Disclosure of Invention

In view of this, the embodiments of the present specification provide a task processing method. One or more embodiments of the present specification also relate to a task processing apparatus, a computing device, a computer-readable storage medium, and a computer program, so as to solve the technical deficiencies of the prior art.

According to a first aspect of embodiments of the present specification, there is provided a task processing method including:

determining current state information of the initial virtual node based on the received target task, wherein the current state information is determined based on a physical computing unit corresponding to the initial virtual node;

determining candidate virtual nodes corresponding to the task type information from the initial virtual nodes based on the task type information of the target task;

and determining a corresponding target virtual node for the target task based on the current state information of the candidate virtual node, and executing the target task through the target virtual node.

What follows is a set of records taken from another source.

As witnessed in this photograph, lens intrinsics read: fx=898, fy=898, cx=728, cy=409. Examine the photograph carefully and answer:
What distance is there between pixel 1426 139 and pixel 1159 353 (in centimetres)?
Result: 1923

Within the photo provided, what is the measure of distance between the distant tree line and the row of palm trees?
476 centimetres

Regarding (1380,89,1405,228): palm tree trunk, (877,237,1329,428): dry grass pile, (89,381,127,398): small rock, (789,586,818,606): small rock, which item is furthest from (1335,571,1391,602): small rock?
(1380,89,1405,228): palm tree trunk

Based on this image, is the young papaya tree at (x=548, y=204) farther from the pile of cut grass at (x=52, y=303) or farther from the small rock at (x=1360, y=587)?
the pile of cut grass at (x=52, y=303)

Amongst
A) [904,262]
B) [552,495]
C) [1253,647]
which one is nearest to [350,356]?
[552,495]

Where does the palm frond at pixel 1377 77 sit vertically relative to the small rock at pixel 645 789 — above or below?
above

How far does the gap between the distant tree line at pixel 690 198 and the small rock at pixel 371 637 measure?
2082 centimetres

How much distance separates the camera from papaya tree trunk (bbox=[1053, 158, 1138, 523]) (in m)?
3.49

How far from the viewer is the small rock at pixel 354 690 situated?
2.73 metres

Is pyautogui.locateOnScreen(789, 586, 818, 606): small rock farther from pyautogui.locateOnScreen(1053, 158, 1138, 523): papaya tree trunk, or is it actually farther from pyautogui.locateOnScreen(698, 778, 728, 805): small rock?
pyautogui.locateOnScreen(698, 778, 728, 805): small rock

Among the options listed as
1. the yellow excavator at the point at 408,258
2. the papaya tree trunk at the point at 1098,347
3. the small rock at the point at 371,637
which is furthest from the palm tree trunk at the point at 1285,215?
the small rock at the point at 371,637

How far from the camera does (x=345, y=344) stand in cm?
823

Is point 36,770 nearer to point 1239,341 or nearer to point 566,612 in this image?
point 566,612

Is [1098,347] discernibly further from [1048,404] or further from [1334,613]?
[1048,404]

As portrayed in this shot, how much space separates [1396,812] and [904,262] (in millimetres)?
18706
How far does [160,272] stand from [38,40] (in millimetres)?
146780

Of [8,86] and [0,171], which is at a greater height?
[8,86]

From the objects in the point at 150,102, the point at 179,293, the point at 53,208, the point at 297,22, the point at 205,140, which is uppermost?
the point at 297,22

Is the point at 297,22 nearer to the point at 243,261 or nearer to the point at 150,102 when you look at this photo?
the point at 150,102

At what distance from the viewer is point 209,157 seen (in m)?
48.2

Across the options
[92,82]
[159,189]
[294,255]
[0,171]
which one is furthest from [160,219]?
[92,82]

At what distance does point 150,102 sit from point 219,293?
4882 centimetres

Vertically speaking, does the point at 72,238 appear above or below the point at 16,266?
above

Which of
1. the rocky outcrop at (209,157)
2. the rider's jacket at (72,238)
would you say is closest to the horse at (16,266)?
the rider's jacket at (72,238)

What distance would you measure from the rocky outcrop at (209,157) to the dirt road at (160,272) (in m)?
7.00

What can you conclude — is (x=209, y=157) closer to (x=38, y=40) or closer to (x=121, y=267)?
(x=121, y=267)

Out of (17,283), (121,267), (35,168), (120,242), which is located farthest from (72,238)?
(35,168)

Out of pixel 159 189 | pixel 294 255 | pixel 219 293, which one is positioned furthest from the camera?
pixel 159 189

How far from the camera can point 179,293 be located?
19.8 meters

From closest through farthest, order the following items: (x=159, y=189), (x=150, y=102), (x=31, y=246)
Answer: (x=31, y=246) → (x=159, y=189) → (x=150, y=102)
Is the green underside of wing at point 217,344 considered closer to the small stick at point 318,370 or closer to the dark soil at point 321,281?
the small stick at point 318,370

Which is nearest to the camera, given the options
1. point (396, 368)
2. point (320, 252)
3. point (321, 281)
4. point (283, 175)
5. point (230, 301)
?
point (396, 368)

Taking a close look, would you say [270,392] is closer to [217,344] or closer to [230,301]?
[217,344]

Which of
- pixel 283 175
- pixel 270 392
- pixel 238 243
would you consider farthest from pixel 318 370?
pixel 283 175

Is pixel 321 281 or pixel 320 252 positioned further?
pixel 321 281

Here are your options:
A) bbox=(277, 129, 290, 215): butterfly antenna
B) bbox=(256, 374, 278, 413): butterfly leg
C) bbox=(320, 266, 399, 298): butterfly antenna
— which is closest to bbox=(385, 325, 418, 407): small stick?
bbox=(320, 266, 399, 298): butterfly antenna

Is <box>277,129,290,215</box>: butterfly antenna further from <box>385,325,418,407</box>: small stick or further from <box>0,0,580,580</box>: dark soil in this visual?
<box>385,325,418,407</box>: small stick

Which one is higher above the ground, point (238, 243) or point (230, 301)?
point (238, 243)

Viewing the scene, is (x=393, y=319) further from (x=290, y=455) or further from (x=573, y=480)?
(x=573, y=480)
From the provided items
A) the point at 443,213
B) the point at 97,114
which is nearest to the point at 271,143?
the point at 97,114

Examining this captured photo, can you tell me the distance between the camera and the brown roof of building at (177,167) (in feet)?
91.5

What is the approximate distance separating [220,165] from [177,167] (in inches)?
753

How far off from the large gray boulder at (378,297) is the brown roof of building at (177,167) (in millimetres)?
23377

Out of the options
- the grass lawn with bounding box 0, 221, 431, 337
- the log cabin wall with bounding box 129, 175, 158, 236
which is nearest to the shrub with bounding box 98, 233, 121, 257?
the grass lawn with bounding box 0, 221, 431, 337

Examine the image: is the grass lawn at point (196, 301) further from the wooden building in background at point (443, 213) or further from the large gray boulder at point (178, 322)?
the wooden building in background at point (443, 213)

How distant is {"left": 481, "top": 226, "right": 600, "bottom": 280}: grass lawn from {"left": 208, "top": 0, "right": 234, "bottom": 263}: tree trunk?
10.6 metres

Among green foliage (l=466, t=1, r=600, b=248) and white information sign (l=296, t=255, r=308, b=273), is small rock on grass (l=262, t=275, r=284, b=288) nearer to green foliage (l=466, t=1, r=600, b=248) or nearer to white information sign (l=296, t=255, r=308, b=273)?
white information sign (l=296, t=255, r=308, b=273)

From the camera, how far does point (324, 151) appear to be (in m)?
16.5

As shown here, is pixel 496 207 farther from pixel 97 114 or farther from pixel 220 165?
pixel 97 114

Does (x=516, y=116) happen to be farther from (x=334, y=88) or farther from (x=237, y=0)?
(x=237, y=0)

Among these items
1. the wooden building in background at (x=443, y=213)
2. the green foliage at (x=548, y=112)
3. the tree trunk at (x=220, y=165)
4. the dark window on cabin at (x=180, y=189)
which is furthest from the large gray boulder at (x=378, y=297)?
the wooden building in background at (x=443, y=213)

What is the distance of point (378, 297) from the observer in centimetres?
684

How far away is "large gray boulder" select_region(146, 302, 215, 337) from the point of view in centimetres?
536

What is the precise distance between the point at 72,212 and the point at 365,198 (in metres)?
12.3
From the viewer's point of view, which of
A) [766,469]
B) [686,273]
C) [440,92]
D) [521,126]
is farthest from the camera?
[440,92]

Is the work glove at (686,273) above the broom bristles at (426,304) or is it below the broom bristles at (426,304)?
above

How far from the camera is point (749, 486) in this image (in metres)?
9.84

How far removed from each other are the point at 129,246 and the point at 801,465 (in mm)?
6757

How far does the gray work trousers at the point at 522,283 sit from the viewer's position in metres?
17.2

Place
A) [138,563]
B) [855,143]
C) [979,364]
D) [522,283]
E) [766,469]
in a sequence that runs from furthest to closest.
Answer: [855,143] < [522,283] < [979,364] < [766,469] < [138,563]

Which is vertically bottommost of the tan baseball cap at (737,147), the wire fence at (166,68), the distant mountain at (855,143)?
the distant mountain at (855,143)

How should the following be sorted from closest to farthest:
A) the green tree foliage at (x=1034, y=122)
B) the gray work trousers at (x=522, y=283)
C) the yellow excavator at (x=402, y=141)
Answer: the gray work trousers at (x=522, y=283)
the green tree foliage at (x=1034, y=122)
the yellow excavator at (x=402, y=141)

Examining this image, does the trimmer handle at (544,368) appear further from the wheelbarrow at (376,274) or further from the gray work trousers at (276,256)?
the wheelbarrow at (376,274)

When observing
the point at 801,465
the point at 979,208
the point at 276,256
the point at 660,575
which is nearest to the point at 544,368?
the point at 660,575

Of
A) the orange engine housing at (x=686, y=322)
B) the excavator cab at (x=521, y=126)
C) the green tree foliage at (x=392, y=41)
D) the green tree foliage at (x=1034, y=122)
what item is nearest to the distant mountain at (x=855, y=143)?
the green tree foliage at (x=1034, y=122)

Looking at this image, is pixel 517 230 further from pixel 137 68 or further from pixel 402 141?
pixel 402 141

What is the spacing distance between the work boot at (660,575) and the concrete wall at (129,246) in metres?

According to a second aspect of embodiments of the present specification, there is provided a task processing apparatus including:

the receiving module is configured to determine current state information of the initial virtual node based on the received target task, wherein the current state information is determined based on a physical computing unit corresponding to the initial virtual node;

a determining module configured to determine a candidate virtual node corresponding to the task type information from the initial virtual node based on task type information of the target task;

an execution module configured to determine a corresponding target virtual node for the target task based on the current state information of the candidate virtual node, and execute the target task through the target virtual node.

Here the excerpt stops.